__Exercise directions__:
Put every line of the listing below into a numbered list. Skip the blank lines and leave the pictures out.

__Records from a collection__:
━━━━
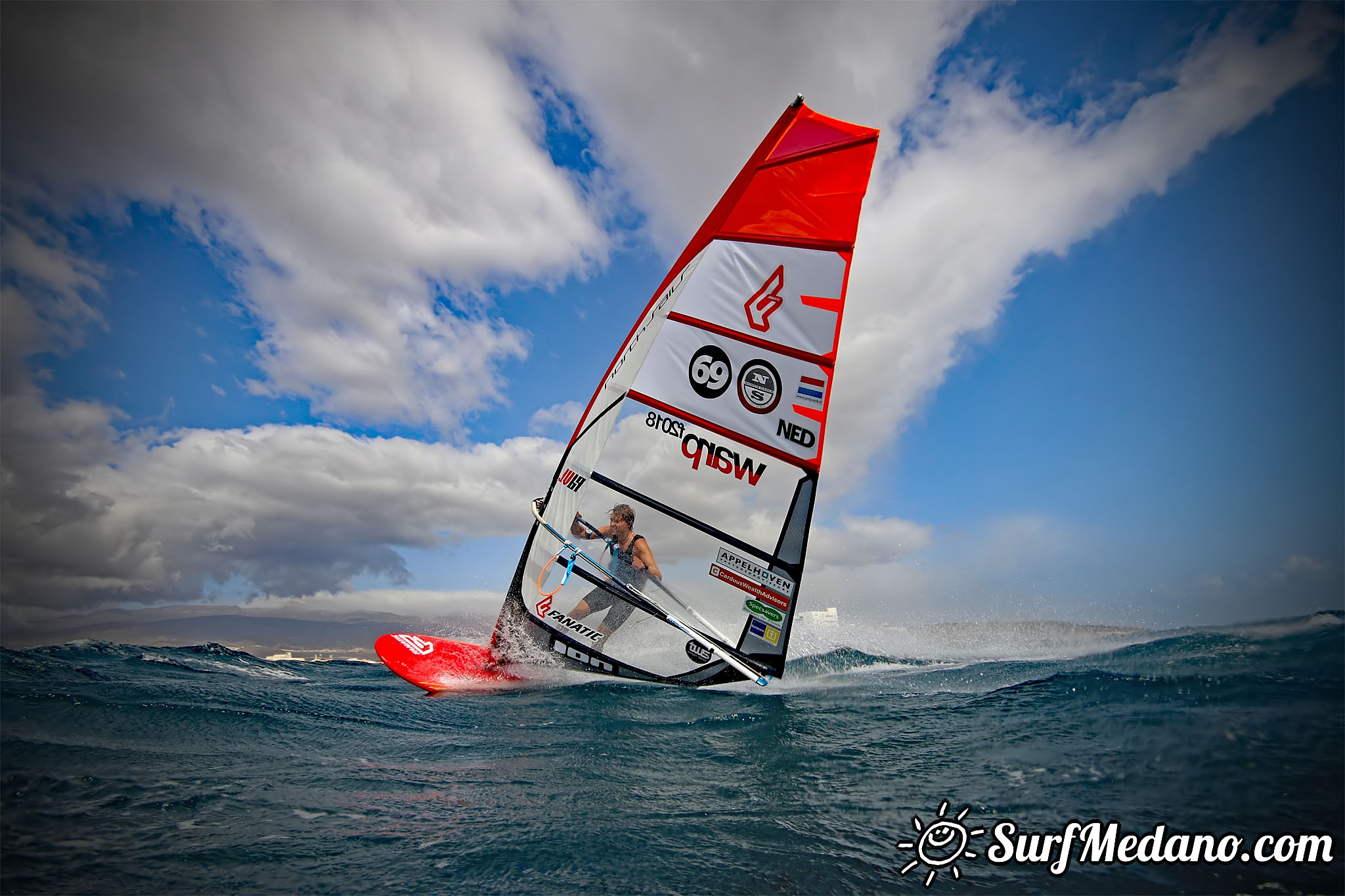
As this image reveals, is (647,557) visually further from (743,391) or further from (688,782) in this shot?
(688,782)

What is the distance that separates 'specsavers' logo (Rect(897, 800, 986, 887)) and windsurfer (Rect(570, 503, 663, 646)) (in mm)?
3421

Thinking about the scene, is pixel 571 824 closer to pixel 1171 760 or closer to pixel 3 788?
pixel 3 788

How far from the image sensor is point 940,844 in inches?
90.0

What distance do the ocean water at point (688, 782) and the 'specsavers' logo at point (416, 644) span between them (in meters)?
Result: 1.66

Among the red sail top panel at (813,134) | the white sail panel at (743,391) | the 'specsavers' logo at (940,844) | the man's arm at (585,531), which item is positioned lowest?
the 'specsavers' logo at (940,844)

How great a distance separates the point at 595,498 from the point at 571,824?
3546 millimetres

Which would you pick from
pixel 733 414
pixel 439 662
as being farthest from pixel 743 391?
pixel 439 662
━━━━
__Worked answer__:
1. As this image reveals, is (647,557) visually further from (743,391) or further from (688,782) in this shot?
2. (688,782)
3. What is the distance that separates 'specsavers' logo (Rect(897, 800, 986, 887)) and windsurfer (Rect(570, 503, 663, 646)) (in mm)?
4. 3421
5. Thinking about the scene, is pixel 571 824 closer to pixel 1171 760 or closer to pixel 3 788?
6. pixel 3 788
7. How far from the image sensor is point 940,844 in inches?
8. 90.0
9. What distance do the ocean water at point (688, 782) and the 'specsavers' logo at point (416, 644) span between them (in meters)?
10. Result: 1.66
11. Among the red sail top panel at (813,134) | the white sail panel at (743,391) | the 'specsavers' logo at (940,844) | the man's arm at (585,531), which item is positioned lowest?
12. the 'specsavers' logo at (940,844)
13. How great a distance separates the point at 595,498 from the point at 571,824?
14. 3546 millimetres
15. Which would you pick from
16. pixel 733 414
17. pixel 439 662
18. as being farthest from pixel 743 391?
19. pixel 439 662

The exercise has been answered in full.